Thursday, February 21, 2013

Saving data into cPickle format (in Python)

I recently created a python script which generated a huge-ass dictionary, which I wanted to save and use later in another program. The simple solution was simpy to print my dictionary and pipe it into txt file. However, the txt file ended up being almost 500MB large, and using eval() to parse the text string into a Python object took around 5 minutes. Enter the cPickle module. cPickle uses a C implementation of handling pickled stuff, which effectively means that it's faster. In my case loading time decreased to few seconds, and the size of the cPickle'd file was 50% of the plain .txt file.

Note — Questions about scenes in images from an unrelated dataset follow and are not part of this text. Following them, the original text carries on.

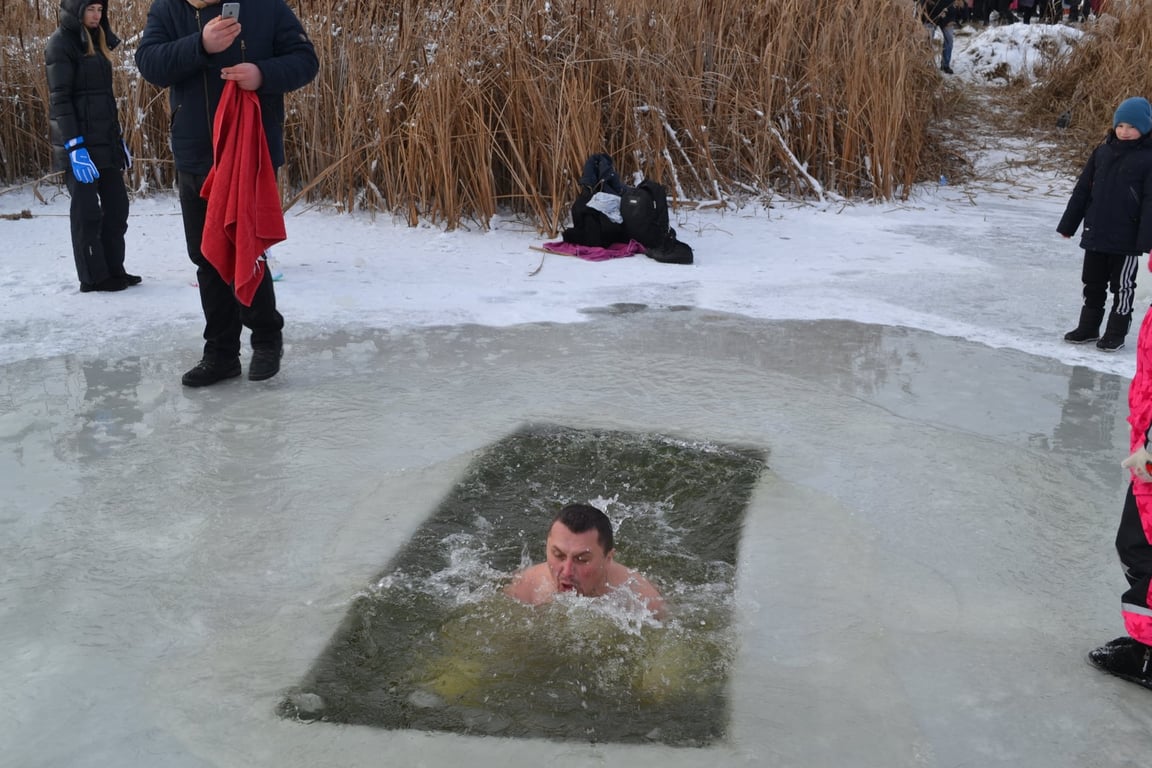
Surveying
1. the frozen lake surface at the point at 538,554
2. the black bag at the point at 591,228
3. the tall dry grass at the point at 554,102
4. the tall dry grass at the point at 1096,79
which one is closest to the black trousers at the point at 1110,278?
the frozen lake surface at the point at 538,554

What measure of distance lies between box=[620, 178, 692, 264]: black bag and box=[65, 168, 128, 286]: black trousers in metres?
3.07

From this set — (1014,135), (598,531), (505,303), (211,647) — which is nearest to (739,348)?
(505,303)

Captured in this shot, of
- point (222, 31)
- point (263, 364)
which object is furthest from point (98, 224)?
point (222, 31)

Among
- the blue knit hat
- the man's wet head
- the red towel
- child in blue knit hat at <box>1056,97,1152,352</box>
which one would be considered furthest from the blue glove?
the blue knit hat

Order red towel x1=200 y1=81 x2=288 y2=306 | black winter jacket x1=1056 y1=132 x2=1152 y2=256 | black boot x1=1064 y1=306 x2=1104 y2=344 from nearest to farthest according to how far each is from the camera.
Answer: red towel x1=200 y1=81 x2=288 y2=306 → black winter jacket x1=1056 y1=132 x2=1152 y2=256 → black boot x1=1064 y1=306 x2=1104 y2=344

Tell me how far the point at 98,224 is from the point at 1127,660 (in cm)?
524

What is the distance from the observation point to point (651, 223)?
7.11 metres

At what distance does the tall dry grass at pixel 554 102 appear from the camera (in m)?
7.42

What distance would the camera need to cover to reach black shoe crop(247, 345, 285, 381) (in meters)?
4.64

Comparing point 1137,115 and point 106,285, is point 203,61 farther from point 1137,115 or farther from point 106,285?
point 1137,115

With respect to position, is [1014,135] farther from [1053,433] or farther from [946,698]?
[946,698]

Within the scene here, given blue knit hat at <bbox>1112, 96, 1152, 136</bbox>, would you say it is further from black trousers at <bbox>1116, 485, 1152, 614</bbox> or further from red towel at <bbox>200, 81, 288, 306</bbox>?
red towel at <bbox>200, 81, 288, 306</bbox>

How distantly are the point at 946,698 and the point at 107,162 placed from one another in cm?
505

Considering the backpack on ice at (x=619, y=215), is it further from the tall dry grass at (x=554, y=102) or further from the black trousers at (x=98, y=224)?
the black trousers at (x=98, y=224)
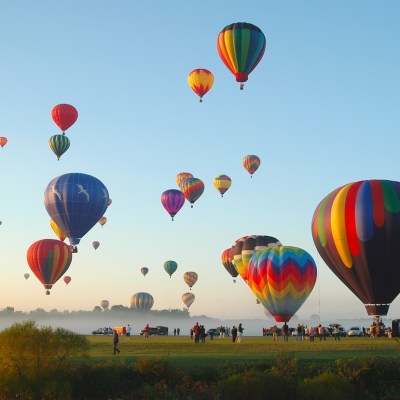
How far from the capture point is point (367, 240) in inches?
1930

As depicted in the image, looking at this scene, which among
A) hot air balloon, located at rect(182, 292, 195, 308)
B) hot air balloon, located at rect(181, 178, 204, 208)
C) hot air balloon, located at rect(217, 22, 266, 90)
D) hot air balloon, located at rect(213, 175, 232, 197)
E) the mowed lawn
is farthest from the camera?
hot air balloon, located at rect(182, 292, 195, 308)

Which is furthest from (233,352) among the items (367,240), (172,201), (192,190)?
(192,190)

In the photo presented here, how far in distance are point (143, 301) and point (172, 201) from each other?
1135 inches

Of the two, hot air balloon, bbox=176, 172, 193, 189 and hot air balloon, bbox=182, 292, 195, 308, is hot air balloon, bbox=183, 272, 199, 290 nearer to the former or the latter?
hot air balloon, bbox=182, 292, 195, 308

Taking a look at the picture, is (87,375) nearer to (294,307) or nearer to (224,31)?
(294,307)

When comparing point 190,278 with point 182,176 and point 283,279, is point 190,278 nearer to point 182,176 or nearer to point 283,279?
point 182,176

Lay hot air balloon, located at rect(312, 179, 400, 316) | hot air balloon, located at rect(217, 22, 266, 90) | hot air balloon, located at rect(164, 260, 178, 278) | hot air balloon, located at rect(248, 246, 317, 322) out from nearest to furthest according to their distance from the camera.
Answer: hot air balloon, located at rect(312, 179, 400, 316)
hot air balloon, located at rect(248, 246, 317, 322)
hot air balloon, located at rect(217, 22, 266, 90)
hot air balloon, located at rect(164, 260, 178, 278)

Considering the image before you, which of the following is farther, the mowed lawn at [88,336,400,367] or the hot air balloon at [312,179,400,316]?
the hot air balloon at [312,179,400,316]

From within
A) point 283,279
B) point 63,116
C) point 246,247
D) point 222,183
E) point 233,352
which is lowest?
point 233,352

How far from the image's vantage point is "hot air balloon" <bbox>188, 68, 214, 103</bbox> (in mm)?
73625

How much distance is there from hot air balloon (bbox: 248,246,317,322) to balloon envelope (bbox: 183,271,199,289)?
154 ft

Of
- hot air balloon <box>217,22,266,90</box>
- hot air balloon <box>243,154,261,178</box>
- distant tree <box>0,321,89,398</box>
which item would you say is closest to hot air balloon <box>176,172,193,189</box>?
hot air balloon <box>243,154,261,178</box>

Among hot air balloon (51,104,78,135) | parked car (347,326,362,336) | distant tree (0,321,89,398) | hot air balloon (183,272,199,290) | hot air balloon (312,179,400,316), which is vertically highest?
hot air balloon (51,104,78,135)

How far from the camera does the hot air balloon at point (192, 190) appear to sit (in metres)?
87.4
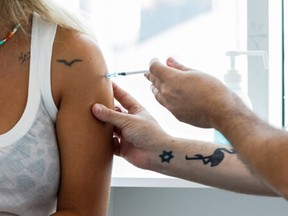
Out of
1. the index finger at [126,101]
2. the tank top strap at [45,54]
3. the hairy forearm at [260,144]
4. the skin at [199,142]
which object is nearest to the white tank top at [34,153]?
the tank top strap at [45,54]

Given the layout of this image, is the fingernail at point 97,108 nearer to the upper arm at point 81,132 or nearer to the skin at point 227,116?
the upper arm at point 81,132

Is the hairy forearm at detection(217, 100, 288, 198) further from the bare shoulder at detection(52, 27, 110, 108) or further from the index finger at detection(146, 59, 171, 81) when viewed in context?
the bare shoulder at detection(52, 27, 110, 108)

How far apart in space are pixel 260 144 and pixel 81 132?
42 centimetres

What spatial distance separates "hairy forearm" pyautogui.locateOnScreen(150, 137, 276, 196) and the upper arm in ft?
0.41

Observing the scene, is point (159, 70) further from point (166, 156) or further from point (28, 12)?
point (28, 12)

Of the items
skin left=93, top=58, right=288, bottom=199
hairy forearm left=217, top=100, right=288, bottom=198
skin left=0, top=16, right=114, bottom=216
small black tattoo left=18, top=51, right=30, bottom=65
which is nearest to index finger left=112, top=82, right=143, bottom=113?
skin left=93, top=58, right=288, bottom=199

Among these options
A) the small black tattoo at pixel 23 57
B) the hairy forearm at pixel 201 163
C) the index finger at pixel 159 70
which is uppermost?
the small black tattoo at pixel 23 57

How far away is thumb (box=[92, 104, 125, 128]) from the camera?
3.46 ft

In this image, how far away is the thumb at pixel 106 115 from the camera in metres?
1.05

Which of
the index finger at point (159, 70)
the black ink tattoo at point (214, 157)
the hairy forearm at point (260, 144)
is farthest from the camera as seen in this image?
the black ink tattoo at point (214, 157)

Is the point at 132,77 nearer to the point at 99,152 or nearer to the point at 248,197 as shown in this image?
the point at 248,197

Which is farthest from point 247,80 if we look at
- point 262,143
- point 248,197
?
point 262,143

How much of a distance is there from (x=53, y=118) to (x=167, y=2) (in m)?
0.72

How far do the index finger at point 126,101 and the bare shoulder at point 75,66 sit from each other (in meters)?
0.12
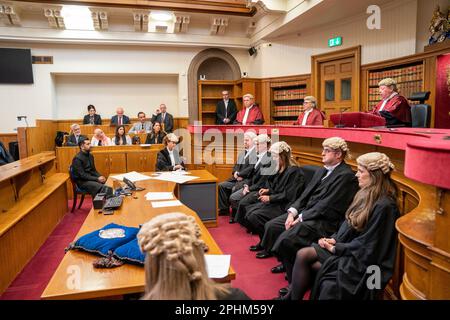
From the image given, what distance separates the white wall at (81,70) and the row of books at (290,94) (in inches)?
61.0

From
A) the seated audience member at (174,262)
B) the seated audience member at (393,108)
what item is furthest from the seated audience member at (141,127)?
the seated audience member at (174,262)

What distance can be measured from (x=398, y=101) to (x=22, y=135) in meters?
6.32

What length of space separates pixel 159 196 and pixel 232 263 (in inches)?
37.6

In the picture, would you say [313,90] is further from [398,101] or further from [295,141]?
[398,101]

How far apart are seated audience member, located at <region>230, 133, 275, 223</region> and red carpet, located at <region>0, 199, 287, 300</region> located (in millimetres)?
321

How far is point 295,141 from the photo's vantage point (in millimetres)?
4863

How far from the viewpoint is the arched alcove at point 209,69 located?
9180mm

Here are a couple of snippets to get you started using cPickle. First import cPickle. The cPickle module should be included in most Python distributions
import cPickle
In this example, we have an array called "large_array" created by the "create_large_array()" function. I want to store "large_array" in a file called "large_array.cpickle".
large_array = create_large_array()
output_filename = "large_array.cpickle"

f = open(output_filename,"wb")
cPickle.dump(large_array, f, protocol=2)
f.close()
In this example "open()" is called with the second argument "wb", which tells Python to open the file in write/binary mode. "cPickle.dump()" dumps "large_array" into "f" using "protocol=2". cPickle has several different modes which all do the same -- protocol 2 is the fastest.

If you want to load the array from  "large_array.cpickle" in another script, you can use something like this:
def load_pickle(filename):
    f = open(filename,"rb")
    p = cPickle.load(f)
    f.close()
    return(p)


large_array = load_pickle("large_array.cpickle")